As I mentioned at the outset, one threat where an intelligence-driven, team approach is absolutely vital is the threat foreign adversaries pose to our free and fair elections.

The U.S. has confronted foreign malign influence threats in the past, but this election cycle, the U.S. will face more adversaries, moving at a faster pace, and enabled by new technology. Advances in generative AI [artificial intelligence], for instance, are lowering the barrier to entry—making it easier for both more and less-sophisticated foreign adversaries to engage in malign influence, while making foreign-influence efforts by players old and new more realistic and difficult to detect.

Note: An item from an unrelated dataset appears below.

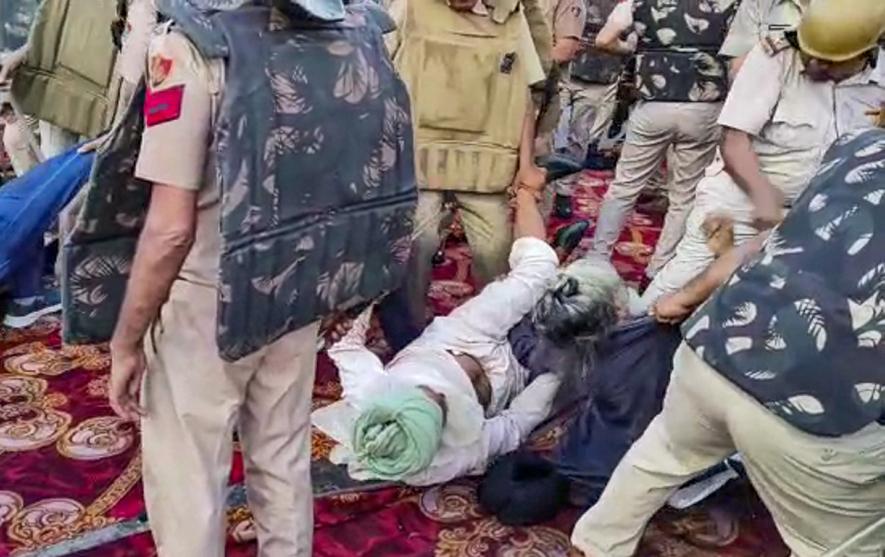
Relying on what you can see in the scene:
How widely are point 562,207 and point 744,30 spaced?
1.63 m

Defending against these evolving threats requires us all to be lashed tightly together to continue hitting these threats together, early and hard. For us at the FBI, that means close collaboration with intelligence professionals like you from all of our partner agencies—NSA [the National Security Agency], U.S. Cyber Command, CIA [the Central Intelligence Agency], etc. We’re also working with state and local policymakers and election authorities that oversee nearly all the actual running of elections in the U.S., as well as CISA [the Cybersecurity and Infrastructure Security Agency]. And, vitally, we’re working with the private sector, as well, where appropriate.

In all these partnerships, we’re sharing information and creating a stronger joint defense so we can more effectively identify and disrupt any threats to our nation’s elections.

And, as intelligence professionals, we’ve got to highlight threats in specific, evidence-based ways so that we’re usefully arming our partners and, in particular, the public against the kinds of foreign-influence operations they’re likely to confront.

So, while the threats are moving faster and have grown more complex, I’m confident that our partnerships—across the government and the private sector—are better than ever, and that our combat-tempo response to election threats will remain as fast, well-coordinated, and skillful as ever.

Conclusion 

So, before I close, I just want to say once more how much I appreciate the partnerships represented here today. It’s one of our greatest advantages that we gather in settings like this to learn from each other and explore how we can get better, together—and that we look forward to doing it. And that’s not something, I bet, the Russian or Chinese services are doing. So, it’s in that spirit that I’m grateful for the opportunity to spend time with you this morning and to share how the FBI is ensuring we’re doing our part in contributing to our country and its security.

Thanks, and I look forward to our discussion.